Voleva salvare la statua della Madonna, un po' come faceva Don Camillo con il ‘suo' crocifisso durante la piena del ‘Grande Fiume', ma nel film dell'orrore che si sta svolgendo in queste ore in Emilia non c'è lieto fine. Così don Ivan Martini, per i suoi fedeli don Ivo, è morto nel crollo dei calcinacci della sua parrocchia di Santa Caterina a Rovereto, frazione del comune modenese di Novi, mentre, poco dopo la scossa delle 9 stava facendo un sopralluogo assieme ad un vigile del fuoco. Illeso il vigile, morto sul colpo don Ivo.

Non c'è tregua per la terra d'Emilia, non ce n'è per i suoi abitanti che in questo sisma che non finisce hanno perso amici, parenti, case e lavoro. Tra le storie più choccanti di questo terremoto quella di Mauro Mantovani, titolare della Aries di Mirandola, morto questa mattina nel crollo della sua azienda, specializzata nella produzione di prodotti biomedicali. Lo scorso 23 maggio, Mantovani aveva rilasciato un'intervista a Sole 24 Ore, disperato per i danni che il suo capannone aveva già subito non si era perso d'animo e aveva trovato un'alternativa. Contro di lui, contro il suo coraggio e la voglia di riprendersi, ha lavorato il destino.

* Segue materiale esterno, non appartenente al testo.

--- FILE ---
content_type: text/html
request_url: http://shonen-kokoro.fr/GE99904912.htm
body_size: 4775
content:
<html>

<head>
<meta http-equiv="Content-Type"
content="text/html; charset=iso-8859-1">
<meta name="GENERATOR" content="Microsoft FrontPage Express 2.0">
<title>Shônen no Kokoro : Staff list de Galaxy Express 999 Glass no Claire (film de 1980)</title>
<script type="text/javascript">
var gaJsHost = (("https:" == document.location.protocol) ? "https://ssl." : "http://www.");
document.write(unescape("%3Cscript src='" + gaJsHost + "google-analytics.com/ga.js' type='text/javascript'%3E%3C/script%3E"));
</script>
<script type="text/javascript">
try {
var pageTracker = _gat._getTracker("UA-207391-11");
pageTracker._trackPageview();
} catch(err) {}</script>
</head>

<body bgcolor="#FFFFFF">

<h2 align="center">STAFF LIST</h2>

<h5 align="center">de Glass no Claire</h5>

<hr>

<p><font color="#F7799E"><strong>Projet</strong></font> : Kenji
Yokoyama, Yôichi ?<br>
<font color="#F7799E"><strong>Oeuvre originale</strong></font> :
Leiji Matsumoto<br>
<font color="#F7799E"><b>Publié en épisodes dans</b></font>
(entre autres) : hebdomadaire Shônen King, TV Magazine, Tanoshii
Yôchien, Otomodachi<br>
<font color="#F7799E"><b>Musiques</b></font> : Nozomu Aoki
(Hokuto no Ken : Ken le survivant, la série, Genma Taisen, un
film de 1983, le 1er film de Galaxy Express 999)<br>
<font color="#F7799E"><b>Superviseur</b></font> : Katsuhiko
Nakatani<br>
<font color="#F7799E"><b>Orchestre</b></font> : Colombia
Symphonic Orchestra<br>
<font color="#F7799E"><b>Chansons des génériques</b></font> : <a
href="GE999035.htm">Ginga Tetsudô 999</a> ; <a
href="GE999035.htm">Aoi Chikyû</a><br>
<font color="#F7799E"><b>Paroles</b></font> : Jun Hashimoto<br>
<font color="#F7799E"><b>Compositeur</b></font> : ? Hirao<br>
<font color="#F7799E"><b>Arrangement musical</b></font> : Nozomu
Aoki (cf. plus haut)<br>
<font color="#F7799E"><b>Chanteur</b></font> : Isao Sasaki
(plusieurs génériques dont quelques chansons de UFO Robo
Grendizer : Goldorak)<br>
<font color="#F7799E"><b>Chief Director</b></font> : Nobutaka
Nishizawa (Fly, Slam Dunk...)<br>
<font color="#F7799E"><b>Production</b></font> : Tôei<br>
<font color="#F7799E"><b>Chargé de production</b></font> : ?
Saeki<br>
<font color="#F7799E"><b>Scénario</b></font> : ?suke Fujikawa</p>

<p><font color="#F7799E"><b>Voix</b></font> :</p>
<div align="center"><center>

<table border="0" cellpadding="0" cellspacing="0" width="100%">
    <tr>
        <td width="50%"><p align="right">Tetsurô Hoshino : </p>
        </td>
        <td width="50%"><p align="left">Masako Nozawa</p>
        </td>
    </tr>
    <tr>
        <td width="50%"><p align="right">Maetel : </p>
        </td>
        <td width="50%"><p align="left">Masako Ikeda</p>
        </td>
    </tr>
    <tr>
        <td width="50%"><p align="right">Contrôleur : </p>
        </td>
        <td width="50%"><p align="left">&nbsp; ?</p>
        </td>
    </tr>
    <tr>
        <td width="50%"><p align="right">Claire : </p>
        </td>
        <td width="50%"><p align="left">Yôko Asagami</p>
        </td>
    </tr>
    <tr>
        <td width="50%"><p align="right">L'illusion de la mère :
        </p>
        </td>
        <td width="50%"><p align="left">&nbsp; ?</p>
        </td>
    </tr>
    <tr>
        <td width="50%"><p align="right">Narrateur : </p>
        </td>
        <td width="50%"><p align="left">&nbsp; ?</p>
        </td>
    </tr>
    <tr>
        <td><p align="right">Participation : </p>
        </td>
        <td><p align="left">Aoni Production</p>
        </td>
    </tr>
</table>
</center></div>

A San Felice sul Panaro, nel crollo del capannone della Meta sono morti tre lavoratori: due operai Kumar Pawan, trentunenne originario del Punjab che lascia moglie e figli. A piangerlo davanti all'ingresso dell'azienda un gruppo di Sikh, parenti e amici, uno dei quali ricorda: «Kumar aveva paura ma era stato chiamato a lavorare, non poteva dire di no, aveva paura di perdere il posto». Stesso destino per un altro padre di famiglia Mohamad Azaar, 45 anni del Marocco. Assieme a loro, al momento del crollo che li ha sepolti vivi, anche un ingegnere italiano. I tre, e non è per niente il caso di parlare di ironico destino, casomai di tragedia nella tragedia, stavano facendo i sopralluoghi del caso per verificare la staticità dell'edificio che gli è crollato addosso.

«Meta - racconta il sindaco di San Felice sul Panaro, Alberto Silvestri - era un'azienda come un'altra, che aveva voglia di ripartire» dopo le scosse dei giorni scorsi. Tutti qui in Emilia, fino a poche ore fa, fino alle 9.07 avevano voglia di ripartire, tutti credevano che ormai il peggio fosse passato. Qualcuno pur vivendo nelle zone colpite dal sisma non era stato costretto ad abbandonare la propria abitazione, nessun danno strutturale, nessuna crepa angosciosa allargata sulle pareti di casa. E nessun danno, nessuna crepa probabilmente si era allargata sulle case delle due persone che sono morte travolte dal loro crollo a Concordia e Finale Emilia

A Cavezzo ancora una vittima, una donna, sepolta sotto le macerie del mobilificio Malavasi. Si continua a scavare con le pale, e a mani nude: tutti, vigili del fuoco e protezione civile, e gente comune, modenesi sotto shock, modenesi coraggiosi che raspano tra sassi e pietre alla ricerca di chi non risponde all'appello. Così si continua a scavare alla Bbg di Mirandola alla ricerca di due operai dispersi: già uno di 39 anni, un tecnico esterno alla ditta, aveva perso la vita questa mattina durante la scossa delle 9,07.

Ad alzare gli occhi al cielo qui è l'apocalisse: sembra che nessun palazzo antico o moderno abbia la forza per resistere alle scosse che continuano, impietose, a far tremare la terra. I crolli di edifici storici non si contano più: a Finale è crollata definitivamente la Rocca: aveva in parte resistito il 20 maggio: oggi si è piegata alla furia di un'onda d'urto da 5.8 gradi.

Stesso destino per la città fantasma di Mirandola che al sisma di oggi ha pagato il tributo del suo duomo, che non ha più la copertura della navata centrale. Inutile ora parlare di fiducia e di speranza ai modenesi, inutile parlarne a chiunque si trovi in questa terra stravolta dalle perdite e dalla paura. Che non è più nemmeno paura: è panico ogni volta che un refolo di vento fa sbattere una finestra o scuote le fronde di un albero.

Si vive l'orrore, tutti assieme: non c'è differenza tra cittadini, fotografi, giornalisti, vigili del fuoco e volontari. Questa terra che continua a tremare, ad ammazzare la sua gente, ad abbattere la sua storia sembra rivoltarsi ai suoi abitanti.